#### TASK OBJECTIVE
Keeping every line intact, print the records that follow.

AVAILABLE DATA START

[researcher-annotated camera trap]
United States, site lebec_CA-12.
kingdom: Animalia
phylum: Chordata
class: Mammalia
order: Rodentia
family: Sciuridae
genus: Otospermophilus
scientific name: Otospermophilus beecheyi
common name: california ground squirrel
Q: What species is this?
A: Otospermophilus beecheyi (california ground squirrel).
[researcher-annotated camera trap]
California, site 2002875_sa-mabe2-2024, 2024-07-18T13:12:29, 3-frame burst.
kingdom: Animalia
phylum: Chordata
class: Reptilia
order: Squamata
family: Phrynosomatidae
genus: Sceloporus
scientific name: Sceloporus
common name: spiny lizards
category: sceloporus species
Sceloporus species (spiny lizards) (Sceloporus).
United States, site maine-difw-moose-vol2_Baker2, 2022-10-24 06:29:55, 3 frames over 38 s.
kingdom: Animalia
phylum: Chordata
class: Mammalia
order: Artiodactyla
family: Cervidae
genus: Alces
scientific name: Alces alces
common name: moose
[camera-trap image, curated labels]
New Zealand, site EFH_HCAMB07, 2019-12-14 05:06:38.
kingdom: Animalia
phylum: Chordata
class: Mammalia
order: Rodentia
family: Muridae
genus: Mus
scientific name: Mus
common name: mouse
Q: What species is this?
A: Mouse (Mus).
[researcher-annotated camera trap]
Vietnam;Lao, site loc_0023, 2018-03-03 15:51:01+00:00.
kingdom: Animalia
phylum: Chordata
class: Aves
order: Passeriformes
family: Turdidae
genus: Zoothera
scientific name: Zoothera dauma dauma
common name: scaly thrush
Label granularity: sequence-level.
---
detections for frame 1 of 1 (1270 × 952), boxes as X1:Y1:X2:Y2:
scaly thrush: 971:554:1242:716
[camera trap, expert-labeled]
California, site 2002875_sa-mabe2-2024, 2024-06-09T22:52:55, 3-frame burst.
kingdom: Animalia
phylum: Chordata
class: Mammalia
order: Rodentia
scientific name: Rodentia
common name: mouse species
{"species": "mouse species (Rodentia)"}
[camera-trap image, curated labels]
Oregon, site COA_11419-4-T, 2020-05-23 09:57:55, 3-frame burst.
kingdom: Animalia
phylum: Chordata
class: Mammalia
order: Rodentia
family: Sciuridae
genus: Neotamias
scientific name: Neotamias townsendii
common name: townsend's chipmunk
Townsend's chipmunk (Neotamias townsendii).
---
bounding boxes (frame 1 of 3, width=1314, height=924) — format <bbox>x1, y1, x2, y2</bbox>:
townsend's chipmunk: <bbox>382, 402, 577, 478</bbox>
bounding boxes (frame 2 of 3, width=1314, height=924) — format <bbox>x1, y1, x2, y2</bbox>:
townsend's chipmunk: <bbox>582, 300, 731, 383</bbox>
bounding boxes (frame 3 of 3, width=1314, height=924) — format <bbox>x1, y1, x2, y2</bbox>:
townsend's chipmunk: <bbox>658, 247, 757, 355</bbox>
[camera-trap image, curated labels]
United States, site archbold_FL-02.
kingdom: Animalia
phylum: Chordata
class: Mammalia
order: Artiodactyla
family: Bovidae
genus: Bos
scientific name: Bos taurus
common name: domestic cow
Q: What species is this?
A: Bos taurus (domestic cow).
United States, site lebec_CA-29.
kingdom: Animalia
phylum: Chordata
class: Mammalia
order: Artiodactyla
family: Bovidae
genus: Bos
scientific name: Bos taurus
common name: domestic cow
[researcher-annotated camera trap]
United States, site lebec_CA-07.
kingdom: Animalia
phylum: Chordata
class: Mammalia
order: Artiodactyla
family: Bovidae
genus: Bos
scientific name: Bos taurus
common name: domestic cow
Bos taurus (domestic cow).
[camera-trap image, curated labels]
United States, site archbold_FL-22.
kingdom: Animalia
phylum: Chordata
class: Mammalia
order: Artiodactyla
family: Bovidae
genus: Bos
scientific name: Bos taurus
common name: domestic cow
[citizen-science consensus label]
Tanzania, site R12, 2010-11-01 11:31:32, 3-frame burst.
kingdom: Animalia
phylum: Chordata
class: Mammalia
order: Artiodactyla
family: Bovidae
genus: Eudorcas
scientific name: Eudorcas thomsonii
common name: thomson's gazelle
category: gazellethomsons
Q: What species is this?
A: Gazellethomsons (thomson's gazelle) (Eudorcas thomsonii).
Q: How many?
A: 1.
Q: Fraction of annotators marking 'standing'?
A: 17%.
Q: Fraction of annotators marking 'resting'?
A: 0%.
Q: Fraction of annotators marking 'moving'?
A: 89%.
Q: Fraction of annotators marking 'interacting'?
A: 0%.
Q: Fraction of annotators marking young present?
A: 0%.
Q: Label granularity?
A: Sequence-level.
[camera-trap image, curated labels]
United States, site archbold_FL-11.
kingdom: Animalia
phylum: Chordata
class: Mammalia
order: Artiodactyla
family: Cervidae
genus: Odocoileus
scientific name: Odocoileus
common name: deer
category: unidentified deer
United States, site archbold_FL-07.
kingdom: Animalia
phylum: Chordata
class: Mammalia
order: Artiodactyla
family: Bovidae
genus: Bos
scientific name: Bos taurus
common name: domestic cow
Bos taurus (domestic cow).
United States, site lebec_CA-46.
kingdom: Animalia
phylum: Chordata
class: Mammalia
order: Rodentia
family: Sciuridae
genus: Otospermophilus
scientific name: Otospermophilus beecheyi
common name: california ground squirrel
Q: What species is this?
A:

AVAILABLE DATA END

#### SOLUTION FOR THIS PROBLEM
[researcher-annotated camera trap]
United States, site lebec_CA-12.
kingdom: Animalia
phylum: Chordata
class: Mammalia
order: Rodentia
family: Sciuridae
genus: Otospermophilus
scientific name: Otospermophilus beecheyi
common name: california ground squirrel
Q: What species is this?
A: Otospermophilus beecheyi (california ground squirrel).
[researcher-annotated camera trap]
California, site 2002875_sa-mabe2-2024, 2024-07-18T13:12:29, 3-frame burst.
kingdom: Animalia
phylum: Chordata
class: Reptilia
order: Squamata
family: Phrynosomatidae
genus: Sceloporus
scientific name: Sceloporus
common name: spiny lizards
category: sceloporus species
Sceloporus species (spiny lizards) (Sceloporus).
United States, site maine-difw-moose-vol2_Baker2, 2022-10-24 06:29:55, 3 frames over 38 s.
kingdom: Animalia
phylum: Chordata
class: Mammalia
order: Artiodactyla
family: Cervidae
genus: Alces
scientific name: Alces alces
common name: moose
[camera-trap image, curated labels]
New Zealand, site EFH_HCAMB07, 2019-12-14 05:06:38.
kingdom: Animalia
phylum: Chordata
class: Mammalia
order: Rodentia
family: Muridae
genus: Mus
scientific name: Mus
common name: mouse
Q: What species is this?
A: Mouse (Mus).
[researcher-annotated camera trap]
Vietnam;Lao, site loc_0023, 2018-03-03 15:51:01+00:00.
kingdom: Animalia
phylum: Chordata
class: Aves
order: Passeriformes
family: Turdidae
genus: Zoothera
scientific name: Zoothera dauma dauma
common name: scaly thrush
Label granularity: sequence-level.
---
detections for frame 1 of 1 (1270 × 952), boxes as X1:Y1:X2:Y2:
scaly thrush: 971:554:1242:716
[camera trap, expert-labeled]
California, site 2002875_sa-mabe2-2024, 2024-06-09T22:52:55, 3-frame burst.
kingdom: Animalia
phylum: Chordata
class: Mammalia
order: Rodentia
scientific name: Rodentia
common name: mouse species
{"species": "mouse species (Rodentia)"}
[camera-trap image, curated labels]
Oregon, site COA_11419-4-T, 2020-05-23 09:57:55, 3-frame burst.
kingdom: Animalia
phylum: Chordata
class: Mammalia
order: Rodentia
family: Sciuridae
genus: Neotamias
scientific name: Neotamias townsendii
common name: townsend's chipmunk
Townsend's chipmunk (Neotamias townsendii).
---
bounding boxes (frame 1 of 3, width=1314, height=924) — format <bbox>x1, y1, x2, y2</bbox>:
townsend's chipmunk: <bbox>382, 402, 577, 478</bbox>
bounding boxes (frame 2 of 3, width=1314, height=924) — format <bbox>x1, y1, x2, y2</bbox>:
townsend's chipmunk: <bbox>582, 300, 731, 383</bbox>
bounding boxes (frame 3 of 3, width=1314, height=924) — format <bbox>x1, y1, x2, y2</bbox>:
townsend's chipmunk: <bbox>658, 247, 757, 355</bbox>
[camera-trap image, curated labels]
United States, site archbold_FL-02.
kingdom: Animalia
phylum: Chordata
class: Mammalia
order: Artiodactyla
family: Bovidae
genus: Bos
scientific name: Bos taurus
common name: domestic cow
Q: What species is this?
A: Bos taurus (domestic cow).
United States, site lebec_CA-29.
kingdom: Animalia
phylum: Chordata
class: Mammalia
order: Artiodactyla
family: Bovidae
genus: Bos
scientific name: Bos taurus
common name: domestic cow
[researcher-annotated camera trap]
United States, site lebec_CA-07.
kingdom: Animalia
phylum: Chordata
class: Mammalia
order: Artiodactyla
family: Bovidae
genus: Bos
scientific name: Bos taurus
common name: domestic cow
Bos taurus (domestic cow).
[camera-trap image, curated labels]
United States, site archbold_FL-22.
kingdom: Animalia
phylum: Chordata
class: Mammalia
order: Artiodactyla
family: Bovidae
genus: Bos
scientific name: Bos taurus
common name: domestic cow
[citizen-science consensus label]
Tanzania, site R12, 2010-11-01 11:31:32, 3-frame burst.
kingdom: Animalia
phylum: Chordata
class: Mammalia
order: Artiodactyla
family: Bovidae
genus: Eudorcas
scientific name: Eudorcas thomsonii
common name: thomson's gazelle
category: gazellethomsons
Q: What species is this?
A: Gazellethomsons (thomson's gazelle) (Eudorcas thomsonii).
Q: How many?
A: 1.
Q: Fraction of annotators marking 'standing'?
A: 17%.
Q: Fraction of annotators marking 'resting'?
A: 0%.
Q: Fraction of annotators marking 'moving'?
A: 89%.
Q: Fraction of annotators marking 'interacting'?
A: 0%.
Q: Fraction of annotators marking young present?
A: 0%.
Q: Label granularity?
A: Sequence-level.
[camera-trap image, curated labels]
United States, site archbold_FL-11.
kingdom: Animalia
phylum: Chordata
class: Mammalia
order: Artiodactyla
family: Cervidae
genus: Odocoileus
scientific name: Odocoileus
common name: deer
category: unidentified deer
United States, site archbold_FL-07.
kingdom: Animalia
phylum: Chordata
class: Mammalia
order: Artiodactyla
family: Bovidae
genus: Bos
scientific name: Bos taurus
common name: domestic cow
Bos taurus (domestic cow).
United States, site lebec_CA-46.
kingdom: Animalia
phylum: Chordata
class: Mammalia
order: Rodentia
family: Sciuridae
genus: Otospermophilus
scientific name: Otospermophilus beecheyi
common name: california ground squirrel
Q: What species is this?
A:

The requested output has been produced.